The Bio Professional Package is equipped with significant and unique features specifically designed to meet the needs of expert IP and R&D personas. It encompasses the following key features:
-
Degenerate Sequence Searching
- Chemical Modification Searching
-
50,000 search results: with the Bio Professional Package, users can capture a substantial number of hits, facilitating thorough prior art and comparative assessments.

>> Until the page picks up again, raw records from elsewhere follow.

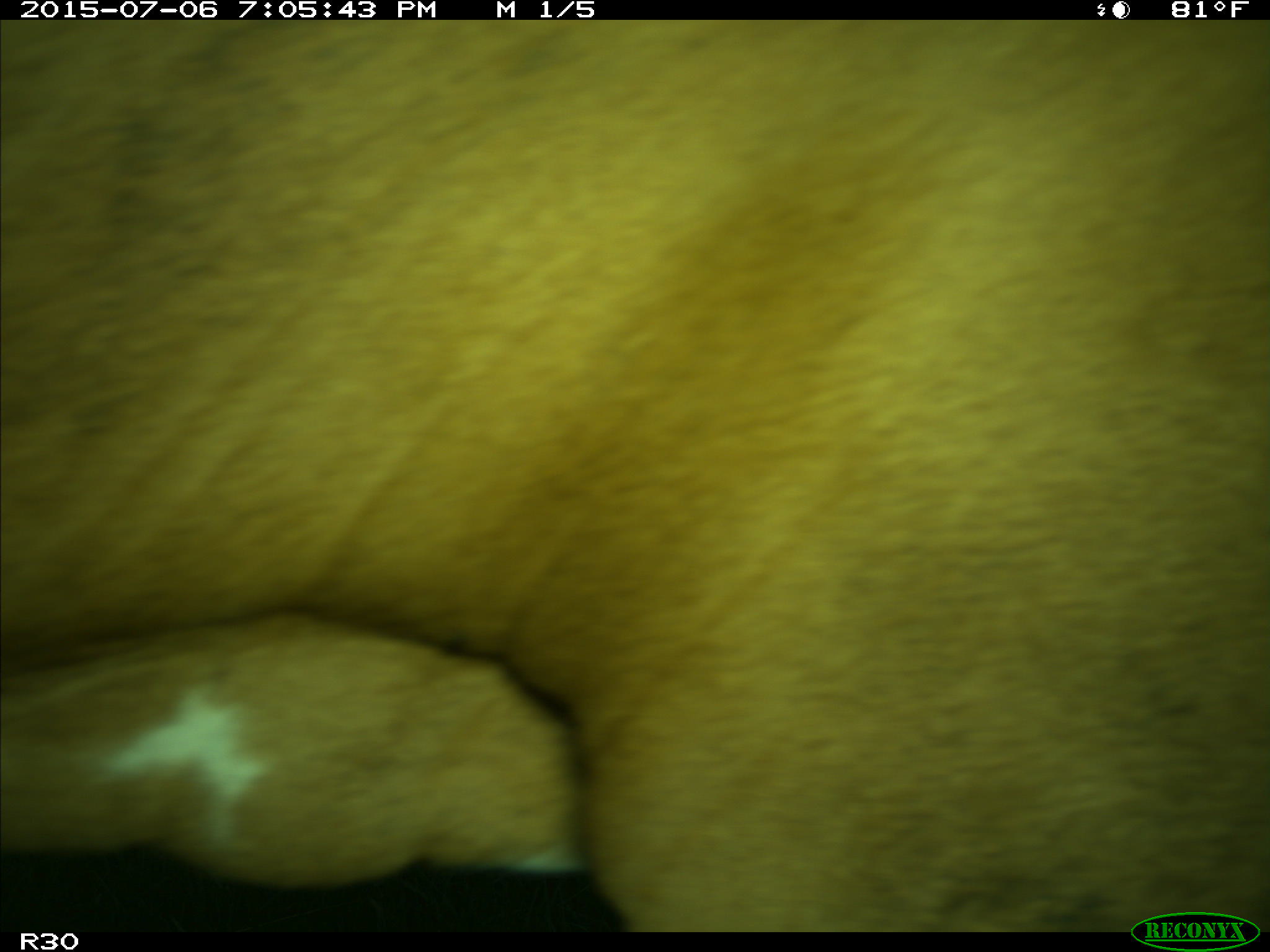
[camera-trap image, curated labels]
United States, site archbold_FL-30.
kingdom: Animalia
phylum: Chordata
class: Mammalia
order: Artiodactyla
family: Bovidae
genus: Bos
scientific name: Bos taurus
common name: domestic cow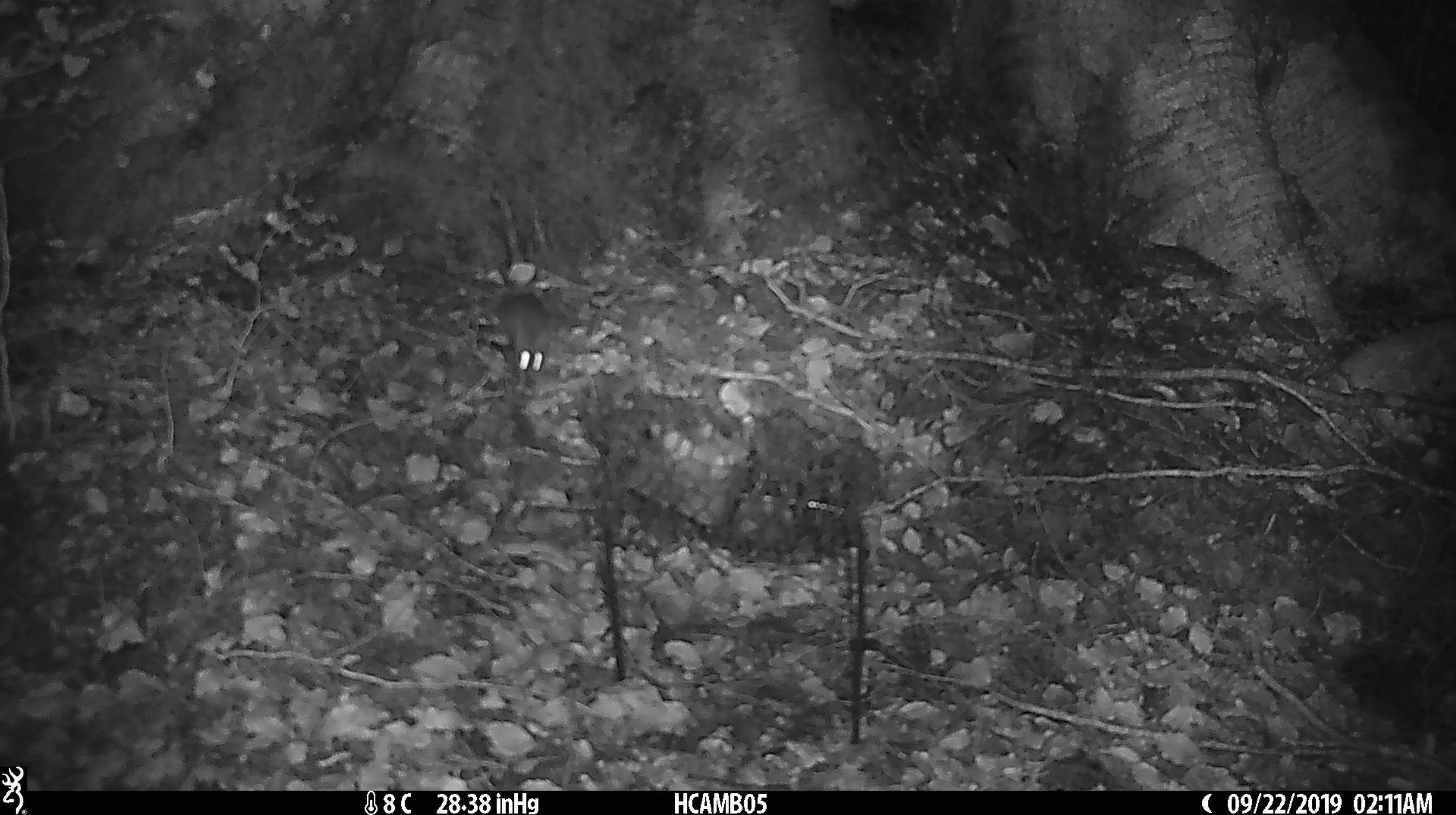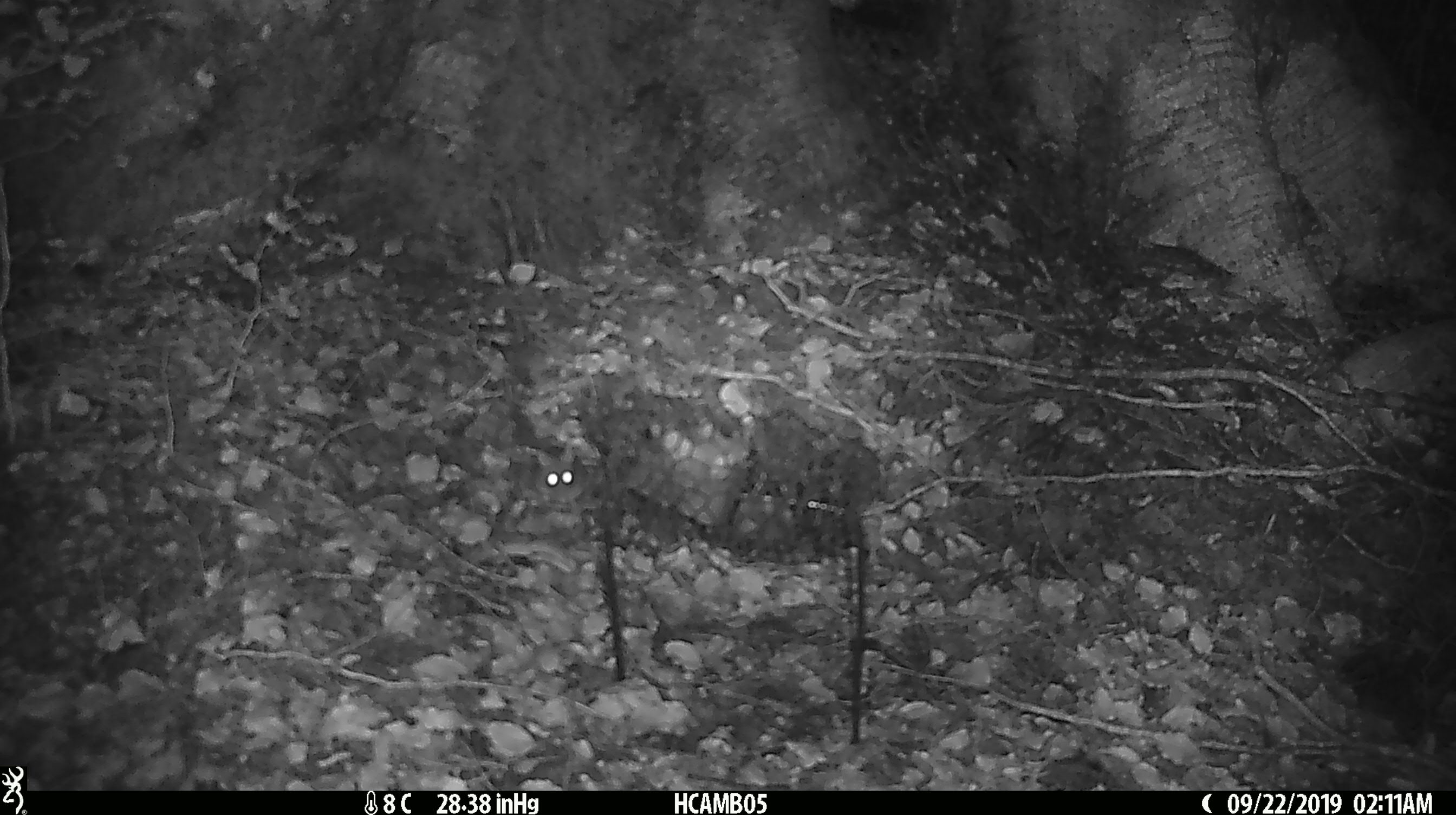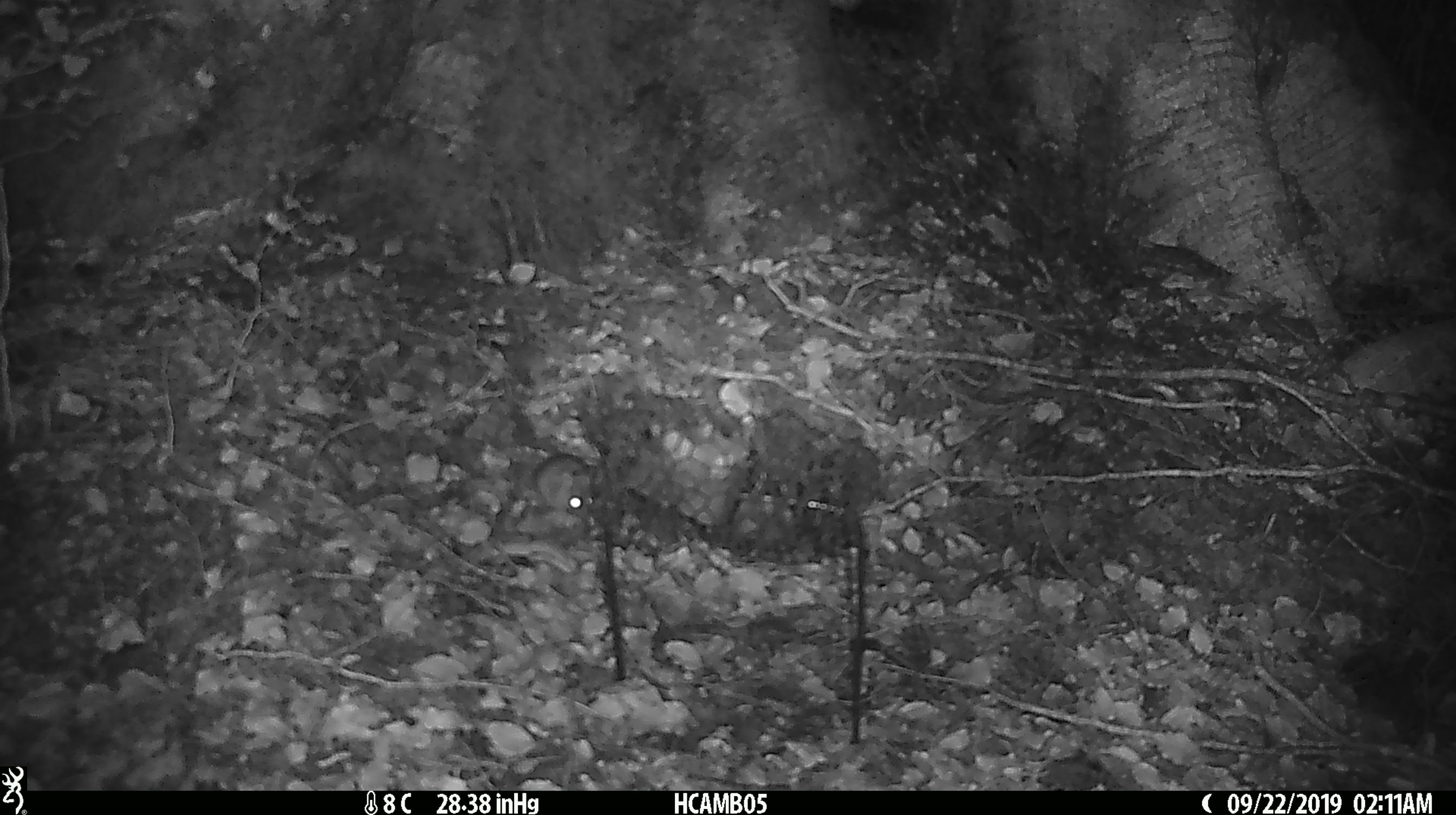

The Bio Professional package offers a range of valuable functionalities to its users. Firstly, it aids in minimizing the risk of encountering Freedom to Operate (FTO) issues by diligently identifying relevant patents, thus reducing the chances of missing any critical information. Researchers can benefit from the package's ability to identify all pertinent sequences that incorporate degenerate or ambiguous codes, ensuring comprehensive coverage within their specific area of interest. This feature is particularly useful when identifying degenerate primers or other important sequences. Additionally, the package provides reliable alignments that consider the possibilities resulting from degenerate or ambiguous codes. This allows for the accurate identification of conserved regions, functional motifs, and other important elements within those sequences. In summary, Bio Professional significantly enhances the search efficiency and enables users to discover sequences that may have otherwise gone unnoticed, providing a comprehensive and powerful tool for professionals in the field.
Degenerate Search
A degenerate sequence refers to sequences in which some positions allow for multiple possible options For example, if we take the sequence:
The new degenerate search feature enables users to conduct searches using a specific sequence while retrieving results that contain ambiguous codes.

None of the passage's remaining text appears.